The memoirs bear many similarities to Shepherd’s, possibly because of the similarities in the imaginations and predilections of young boys, although Bryson’s continue on into the 1960’s and lose a lot of their innocence as the boys become obsessed with gaining glimpses of naked women and stealing beer. I’m guessing that a lot of the humor, with its emphasis on body functions and pranks, would be more amusing to men than to women.
Still, I found the book mildly funny. It turns out that I am roughly one month older than Bill Bryson, so I can vividly remember many of the things that Bryson relates as curiosities, clambering under our desks for the absurd air raid drills, for example, or going to view model air-raid shelters. Bryson grew up in Des Moines, a much bigger town than my own, so his memories are a little more urban than mine.

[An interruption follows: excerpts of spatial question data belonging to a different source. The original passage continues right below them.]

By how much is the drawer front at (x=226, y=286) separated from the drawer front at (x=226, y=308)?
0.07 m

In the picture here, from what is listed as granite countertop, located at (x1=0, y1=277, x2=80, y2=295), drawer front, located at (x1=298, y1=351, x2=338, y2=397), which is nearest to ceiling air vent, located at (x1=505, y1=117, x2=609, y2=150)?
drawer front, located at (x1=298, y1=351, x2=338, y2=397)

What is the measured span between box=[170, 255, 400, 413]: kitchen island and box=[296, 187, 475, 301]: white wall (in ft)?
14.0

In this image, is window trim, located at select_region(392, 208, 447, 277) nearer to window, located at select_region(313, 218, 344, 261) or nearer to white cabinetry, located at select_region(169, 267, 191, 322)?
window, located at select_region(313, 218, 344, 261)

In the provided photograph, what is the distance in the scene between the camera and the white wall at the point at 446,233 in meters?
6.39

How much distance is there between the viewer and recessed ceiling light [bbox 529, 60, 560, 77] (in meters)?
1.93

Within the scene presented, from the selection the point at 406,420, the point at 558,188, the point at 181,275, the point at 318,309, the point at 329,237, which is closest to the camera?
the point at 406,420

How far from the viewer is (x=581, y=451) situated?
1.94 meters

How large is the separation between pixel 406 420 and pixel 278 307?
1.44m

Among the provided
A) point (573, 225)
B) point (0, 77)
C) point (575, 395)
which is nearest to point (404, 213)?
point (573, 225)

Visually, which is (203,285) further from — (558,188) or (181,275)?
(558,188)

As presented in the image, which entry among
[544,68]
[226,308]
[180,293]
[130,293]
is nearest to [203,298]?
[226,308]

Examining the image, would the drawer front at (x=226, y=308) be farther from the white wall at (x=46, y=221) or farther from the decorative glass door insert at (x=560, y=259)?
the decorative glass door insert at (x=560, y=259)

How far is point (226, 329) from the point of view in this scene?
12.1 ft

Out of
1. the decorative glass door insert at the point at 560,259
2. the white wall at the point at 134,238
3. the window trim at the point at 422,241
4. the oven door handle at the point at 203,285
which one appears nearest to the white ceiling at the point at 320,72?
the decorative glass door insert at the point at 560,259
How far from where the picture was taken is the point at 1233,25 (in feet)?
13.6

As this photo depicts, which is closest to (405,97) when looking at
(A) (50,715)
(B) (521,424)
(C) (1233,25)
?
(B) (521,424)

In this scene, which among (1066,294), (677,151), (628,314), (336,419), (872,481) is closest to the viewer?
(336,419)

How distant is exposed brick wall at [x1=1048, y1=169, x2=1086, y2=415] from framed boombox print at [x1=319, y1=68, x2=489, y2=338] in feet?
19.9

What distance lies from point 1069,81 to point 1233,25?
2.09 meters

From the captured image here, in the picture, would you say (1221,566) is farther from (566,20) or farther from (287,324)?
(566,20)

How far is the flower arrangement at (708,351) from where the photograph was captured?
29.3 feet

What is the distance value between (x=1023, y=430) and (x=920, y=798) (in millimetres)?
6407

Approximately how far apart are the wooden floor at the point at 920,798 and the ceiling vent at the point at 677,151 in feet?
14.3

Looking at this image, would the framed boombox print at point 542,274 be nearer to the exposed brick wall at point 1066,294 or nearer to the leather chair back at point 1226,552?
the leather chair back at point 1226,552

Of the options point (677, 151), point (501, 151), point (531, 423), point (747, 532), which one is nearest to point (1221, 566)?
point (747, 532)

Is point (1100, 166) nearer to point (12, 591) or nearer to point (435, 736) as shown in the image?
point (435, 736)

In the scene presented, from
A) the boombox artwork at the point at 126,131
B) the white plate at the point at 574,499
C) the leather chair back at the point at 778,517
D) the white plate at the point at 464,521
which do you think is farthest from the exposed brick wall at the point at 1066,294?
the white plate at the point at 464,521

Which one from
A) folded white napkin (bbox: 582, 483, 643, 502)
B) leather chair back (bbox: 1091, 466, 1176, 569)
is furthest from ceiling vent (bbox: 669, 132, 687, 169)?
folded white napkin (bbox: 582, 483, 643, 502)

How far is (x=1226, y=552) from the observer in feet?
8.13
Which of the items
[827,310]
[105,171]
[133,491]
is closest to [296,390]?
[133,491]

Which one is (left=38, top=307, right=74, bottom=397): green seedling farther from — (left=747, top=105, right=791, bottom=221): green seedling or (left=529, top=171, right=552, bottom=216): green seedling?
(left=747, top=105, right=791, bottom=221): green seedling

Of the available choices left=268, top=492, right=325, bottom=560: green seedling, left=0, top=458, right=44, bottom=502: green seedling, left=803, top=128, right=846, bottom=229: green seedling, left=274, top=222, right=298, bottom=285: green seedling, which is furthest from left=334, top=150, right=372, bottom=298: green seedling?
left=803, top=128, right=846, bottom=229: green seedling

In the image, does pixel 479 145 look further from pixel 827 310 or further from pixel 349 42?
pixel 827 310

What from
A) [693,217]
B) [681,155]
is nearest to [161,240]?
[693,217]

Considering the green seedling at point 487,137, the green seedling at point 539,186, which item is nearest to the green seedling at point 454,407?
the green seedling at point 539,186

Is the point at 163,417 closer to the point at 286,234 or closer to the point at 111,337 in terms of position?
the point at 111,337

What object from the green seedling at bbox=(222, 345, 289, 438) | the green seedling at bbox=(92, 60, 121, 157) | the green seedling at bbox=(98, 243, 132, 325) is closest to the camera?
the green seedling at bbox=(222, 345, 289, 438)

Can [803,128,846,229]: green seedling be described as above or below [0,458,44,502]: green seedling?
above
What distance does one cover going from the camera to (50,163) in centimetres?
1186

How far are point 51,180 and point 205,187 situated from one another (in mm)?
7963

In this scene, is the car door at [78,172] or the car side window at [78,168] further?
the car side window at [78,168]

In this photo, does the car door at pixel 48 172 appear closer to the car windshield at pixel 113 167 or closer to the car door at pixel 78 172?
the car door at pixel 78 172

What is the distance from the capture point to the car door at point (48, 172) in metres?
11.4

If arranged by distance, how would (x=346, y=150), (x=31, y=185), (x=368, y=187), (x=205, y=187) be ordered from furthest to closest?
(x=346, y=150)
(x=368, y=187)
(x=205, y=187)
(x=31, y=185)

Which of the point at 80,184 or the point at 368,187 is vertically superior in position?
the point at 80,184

One place where my memory differs from his is in his repeated assertions that the Russians would never bomb Des Moines. When I was in the seventh grade, I distinctly remember being forced to watch an “educational” film during which we were informed that our town was among the top three bombing targets in the country (which is, of course, absurd, but we believed it). My subsequent informal research (occasionally asking people) has lead me to believe that every school child in America was told the same thing.
Readers Bryson’s age can take a brief look back through time in an afternoon of light reading. Younger readers might be surprised at some of the tidbits Bryson has uncovered, but they were no surprise to me.